• _PASSAGE SHOWN_
------------------------------------------------------------------------

# Cancun Fishing late February Help



## WILDCATWICK (Mar 11, 2002)

Heading to Cancun for a wedding towards the end of February and the wife and I would like to fish a couple of days. We were looking to fly fish for a day and then maybe do some deep sea fishing. Any thoughts or recommendations?


----------



## Fishndude (Feb 22, 2003)

Not sure what is biting at that time. There is a place down the road a piece called Puerto Aventuras. There are quite a few charters that dock there. It is basically a big marina, with a bunch of condos around them. Right on the water, and deep water is close to shore. It might be 90 minutes from Cancun. 

There are lots of fun attractions in that area. Xelha is a great fun snorkeling park, and is just a tad bit further than Puerto Aventura. 
Xcaret is a nature park, and is in Playa Del Carmen. There are buses from Cancun, and you can rent cars fairly cheaply. Alto menas STOP in Spanish. LOL. Xcaret is all all-day kind of place. Big. Snorkeling. Animals. Aquariums. Restaurants. A beach with drink service. 
There are famous Mayan ruins in Chitzen Itza, and Tulum. Both are a distance, but easily accessed by bus, or rental car. 
I'm sure there are things to do, including fishing, right in Cancun. I haven't stayed right in Cancun, but I've been to the Mayan Riviera several times. If you want a really remote, authentic shallow water fishing excursion, check out charters around Punta Allen. Budget extra time if you plan to go there for fishing, cuz the road is the worst road I've driven.


----------



## bb7813 (Feb 15, 2010)

if you don't mind taking a taxi to playa del carmen look up Roberto Navarro and do some vertical jigging for amber jack and Sailfish. also Wasabi Loco an American who charters out of Playa ,cant go wrong with either one


----------



## WILDCATWICK (Mar 11, 2002)

Thanks guys. I got a recommendation from the owner of the fly shop I guide out of. I booked with Marco Ruz of Yucatan Fly Fishing Adventures. All contact is though Flywatertravel.com . They sent a complete itinerary that included every little detail you can think of. Flies to bring (If you want), rods, different types of line recommendations, and even what tip ranges one should use. I'm impressed with the organization and professionalism.

------------------------------------------------------------------------

• _SHORT PROBLEM 1_
Update the entries from the very first one down through the line containing "f e f G G2 G2", replacing "last note" with "final note" and leaving everything else unchanged.

------------------------------------------------------------------------

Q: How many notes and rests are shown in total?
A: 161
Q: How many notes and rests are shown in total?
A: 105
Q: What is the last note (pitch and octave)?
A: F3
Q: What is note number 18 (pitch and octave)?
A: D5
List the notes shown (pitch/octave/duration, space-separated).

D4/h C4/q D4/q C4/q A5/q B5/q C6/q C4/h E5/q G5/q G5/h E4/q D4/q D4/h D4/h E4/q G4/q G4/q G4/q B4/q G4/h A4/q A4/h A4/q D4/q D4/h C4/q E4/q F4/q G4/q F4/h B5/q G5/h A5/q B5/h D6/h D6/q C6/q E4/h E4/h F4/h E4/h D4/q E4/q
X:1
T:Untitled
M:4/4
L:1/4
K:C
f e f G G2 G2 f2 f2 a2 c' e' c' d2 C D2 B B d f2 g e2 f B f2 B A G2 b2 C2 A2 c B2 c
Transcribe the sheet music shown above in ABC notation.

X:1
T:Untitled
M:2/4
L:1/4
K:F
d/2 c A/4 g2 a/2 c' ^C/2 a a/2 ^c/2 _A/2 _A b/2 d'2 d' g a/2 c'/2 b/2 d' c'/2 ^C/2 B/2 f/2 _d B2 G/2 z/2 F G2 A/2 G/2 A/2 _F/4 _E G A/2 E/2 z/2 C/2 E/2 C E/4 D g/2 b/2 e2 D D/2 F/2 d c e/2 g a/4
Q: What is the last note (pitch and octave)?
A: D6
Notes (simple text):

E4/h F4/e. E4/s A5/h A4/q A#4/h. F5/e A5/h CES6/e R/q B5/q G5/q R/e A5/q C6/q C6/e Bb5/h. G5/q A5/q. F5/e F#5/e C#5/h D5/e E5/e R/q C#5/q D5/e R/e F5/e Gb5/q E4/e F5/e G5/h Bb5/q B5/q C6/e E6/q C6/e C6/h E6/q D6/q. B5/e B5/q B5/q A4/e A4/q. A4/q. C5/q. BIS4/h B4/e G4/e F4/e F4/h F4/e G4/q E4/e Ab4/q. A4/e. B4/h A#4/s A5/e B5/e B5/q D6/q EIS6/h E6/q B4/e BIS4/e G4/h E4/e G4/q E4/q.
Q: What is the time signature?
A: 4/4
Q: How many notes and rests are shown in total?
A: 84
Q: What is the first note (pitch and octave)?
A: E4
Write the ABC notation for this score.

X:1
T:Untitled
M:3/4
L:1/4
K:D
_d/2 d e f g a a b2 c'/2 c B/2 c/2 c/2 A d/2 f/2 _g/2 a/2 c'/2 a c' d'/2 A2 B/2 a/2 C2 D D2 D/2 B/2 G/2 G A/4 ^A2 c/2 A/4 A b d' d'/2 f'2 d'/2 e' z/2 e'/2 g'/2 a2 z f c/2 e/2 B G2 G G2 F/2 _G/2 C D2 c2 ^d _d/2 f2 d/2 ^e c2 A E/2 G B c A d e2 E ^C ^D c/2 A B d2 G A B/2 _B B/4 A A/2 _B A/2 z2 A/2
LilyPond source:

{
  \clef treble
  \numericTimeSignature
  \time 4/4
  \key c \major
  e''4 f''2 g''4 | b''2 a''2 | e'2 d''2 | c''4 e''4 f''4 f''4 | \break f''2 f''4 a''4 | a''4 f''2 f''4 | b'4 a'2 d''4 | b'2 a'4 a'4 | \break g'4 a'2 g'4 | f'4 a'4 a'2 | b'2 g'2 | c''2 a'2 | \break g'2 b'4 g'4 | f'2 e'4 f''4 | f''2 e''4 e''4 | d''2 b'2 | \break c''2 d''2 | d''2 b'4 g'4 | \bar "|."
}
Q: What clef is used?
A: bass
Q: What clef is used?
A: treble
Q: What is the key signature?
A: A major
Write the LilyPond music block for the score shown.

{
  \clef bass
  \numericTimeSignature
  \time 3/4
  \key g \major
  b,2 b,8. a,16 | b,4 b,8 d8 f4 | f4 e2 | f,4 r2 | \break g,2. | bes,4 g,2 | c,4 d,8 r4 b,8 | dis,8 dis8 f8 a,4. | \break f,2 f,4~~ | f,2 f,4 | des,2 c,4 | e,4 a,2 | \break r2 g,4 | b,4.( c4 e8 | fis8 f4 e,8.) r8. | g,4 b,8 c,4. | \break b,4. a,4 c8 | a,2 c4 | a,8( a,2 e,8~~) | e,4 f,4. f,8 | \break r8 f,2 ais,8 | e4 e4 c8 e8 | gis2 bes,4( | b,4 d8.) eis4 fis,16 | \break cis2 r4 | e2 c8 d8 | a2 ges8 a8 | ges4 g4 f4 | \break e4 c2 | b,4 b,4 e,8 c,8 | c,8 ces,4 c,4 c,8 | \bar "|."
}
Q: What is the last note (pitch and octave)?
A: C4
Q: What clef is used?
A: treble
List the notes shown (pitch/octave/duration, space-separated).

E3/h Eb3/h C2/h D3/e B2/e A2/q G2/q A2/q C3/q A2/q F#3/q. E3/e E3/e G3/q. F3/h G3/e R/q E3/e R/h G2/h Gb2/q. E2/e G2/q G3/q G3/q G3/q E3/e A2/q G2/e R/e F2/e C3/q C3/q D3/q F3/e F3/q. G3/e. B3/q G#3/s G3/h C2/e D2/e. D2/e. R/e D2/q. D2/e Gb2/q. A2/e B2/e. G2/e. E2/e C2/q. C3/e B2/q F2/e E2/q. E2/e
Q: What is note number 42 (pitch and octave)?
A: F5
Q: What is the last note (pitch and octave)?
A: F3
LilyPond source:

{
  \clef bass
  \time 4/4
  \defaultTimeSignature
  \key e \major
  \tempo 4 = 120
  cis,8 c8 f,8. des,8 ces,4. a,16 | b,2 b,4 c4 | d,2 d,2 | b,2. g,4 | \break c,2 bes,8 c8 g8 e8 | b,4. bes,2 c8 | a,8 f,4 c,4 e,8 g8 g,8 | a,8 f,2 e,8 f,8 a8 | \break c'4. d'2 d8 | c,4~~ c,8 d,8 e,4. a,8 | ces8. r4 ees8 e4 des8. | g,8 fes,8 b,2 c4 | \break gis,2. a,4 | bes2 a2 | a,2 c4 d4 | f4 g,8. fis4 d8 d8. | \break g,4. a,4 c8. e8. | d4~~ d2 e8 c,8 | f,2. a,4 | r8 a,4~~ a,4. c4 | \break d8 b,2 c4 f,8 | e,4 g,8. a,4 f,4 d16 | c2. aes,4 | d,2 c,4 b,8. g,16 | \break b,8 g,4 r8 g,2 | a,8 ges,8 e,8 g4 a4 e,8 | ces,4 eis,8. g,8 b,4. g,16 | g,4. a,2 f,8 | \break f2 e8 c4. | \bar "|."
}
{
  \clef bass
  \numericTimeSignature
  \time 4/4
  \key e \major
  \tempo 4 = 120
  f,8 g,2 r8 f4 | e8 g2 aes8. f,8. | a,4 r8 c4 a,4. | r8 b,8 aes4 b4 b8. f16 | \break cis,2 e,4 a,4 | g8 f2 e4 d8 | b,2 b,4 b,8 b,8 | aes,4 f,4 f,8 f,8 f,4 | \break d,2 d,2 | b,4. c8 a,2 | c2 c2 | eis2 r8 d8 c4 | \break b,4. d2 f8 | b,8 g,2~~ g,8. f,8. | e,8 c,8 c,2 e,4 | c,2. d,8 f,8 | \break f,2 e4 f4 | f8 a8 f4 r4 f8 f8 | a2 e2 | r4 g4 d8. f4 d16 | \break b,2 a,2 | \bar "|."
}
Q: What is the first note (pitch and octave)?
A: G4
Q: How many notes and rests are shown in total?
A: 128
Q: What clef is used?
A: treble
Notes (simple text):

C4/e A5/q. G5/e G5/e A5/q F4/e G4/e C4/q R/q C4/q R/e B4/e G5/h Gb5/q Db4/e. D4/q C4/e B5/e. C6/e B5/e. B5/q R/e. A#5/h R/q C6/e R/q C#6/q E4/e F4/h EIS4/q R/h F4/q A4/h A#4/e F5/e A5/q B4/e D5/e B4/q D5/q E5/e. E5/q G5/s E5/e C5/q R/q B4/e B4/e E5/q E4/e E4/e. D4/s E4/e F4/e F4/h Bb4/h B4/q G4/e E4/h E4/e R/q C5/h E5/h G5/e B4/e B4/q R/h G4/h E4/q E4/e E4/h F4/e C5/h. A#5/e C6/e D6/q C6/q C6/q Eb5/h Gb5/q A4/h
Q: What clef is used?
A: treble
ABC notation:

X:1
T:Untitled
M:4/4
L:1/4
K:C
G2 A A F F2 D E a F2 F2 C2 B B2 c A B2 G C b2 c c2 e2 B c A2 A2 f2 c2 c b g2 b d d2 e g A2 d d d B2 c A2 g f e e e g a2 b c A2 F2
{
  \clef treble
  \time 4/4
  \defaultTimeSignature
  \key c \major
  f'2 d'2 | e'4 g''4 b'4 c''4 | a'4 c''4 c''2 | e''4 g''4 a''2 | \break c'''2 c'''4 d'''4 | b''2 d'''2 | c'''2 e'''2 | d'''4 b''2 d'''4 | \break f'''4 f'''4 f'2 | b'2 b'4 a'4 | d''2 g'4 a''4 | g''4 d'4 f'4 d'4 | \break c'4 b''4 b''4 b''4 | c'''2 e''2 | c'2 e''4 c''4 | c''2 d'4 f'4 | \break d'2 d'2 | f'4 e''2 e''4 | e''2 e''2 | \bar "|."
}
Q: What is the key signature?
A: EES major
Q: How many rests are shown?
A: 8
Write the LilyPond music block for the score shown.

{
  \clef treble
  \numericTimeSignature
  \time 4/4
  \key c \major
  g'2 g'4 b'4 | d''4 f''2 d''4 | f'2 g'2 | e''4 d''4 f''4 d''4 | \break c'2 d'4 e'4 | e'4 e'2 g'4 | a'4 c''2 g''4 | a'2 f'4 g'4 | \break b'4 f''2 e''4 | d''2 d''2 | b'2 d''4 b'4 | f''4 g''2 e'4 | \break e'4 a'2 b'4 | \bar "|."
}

------------------------------------------------------------------------

• _SHORT PROBLEM 2_
Say whether each statement agrees with the Cancun fishing thread: (a) Fishndude estimates Puerto Aventuras might be 90 minutes from Cancun. (b) Fishndude has stayed right in Cancun. (c) WILDCATWICK booked a trip with Roberto Navarro.

• _FINAL ANSWER 1_
Q: How many notes and rests are shown in total?
A: 161
Q: How many notes and rests are shown in total?
A: 105
Q: What is the final note (pitch and octave)?
A: F3
Q: What is note number 18 (pitch and octave)?
A: D5
List the notes shown (pitch/octave/duration, space-separated).

D4/h C4/q D4/q C4/q A5/q B5/q C6/q C4/h E5/q G5/q G5/h E4/q D4/q D4/h D4/h E4/q G4/q G4/q G4/q B4/q G4/h A4/q A4/h A4/q D4/q D4/h C4/q E4/q F4/q G4/q F4/h B5/q G5/h A5/q B5/h D6/h D6/q C6/q E4/h E4/h F4/h E4/h D4/q E4/q
X:1
T:Untitled
M:4/4
L:1/4
K:C
f e f G G2 G2 f2 f2 a2 c' e' c' d2 C D2 B B d f2 g e2 f B f2 B A G2 b2 C2 A2 c B2 c

• _FINAL ANSWER 2_
(a) Yes: "It might be 90 minutes from Cancun."
(b) No: "I haven't stayed right in Cancun"
(c) No: "I booked with Marco Ruz of Yucatan Fly Fishing Adventures."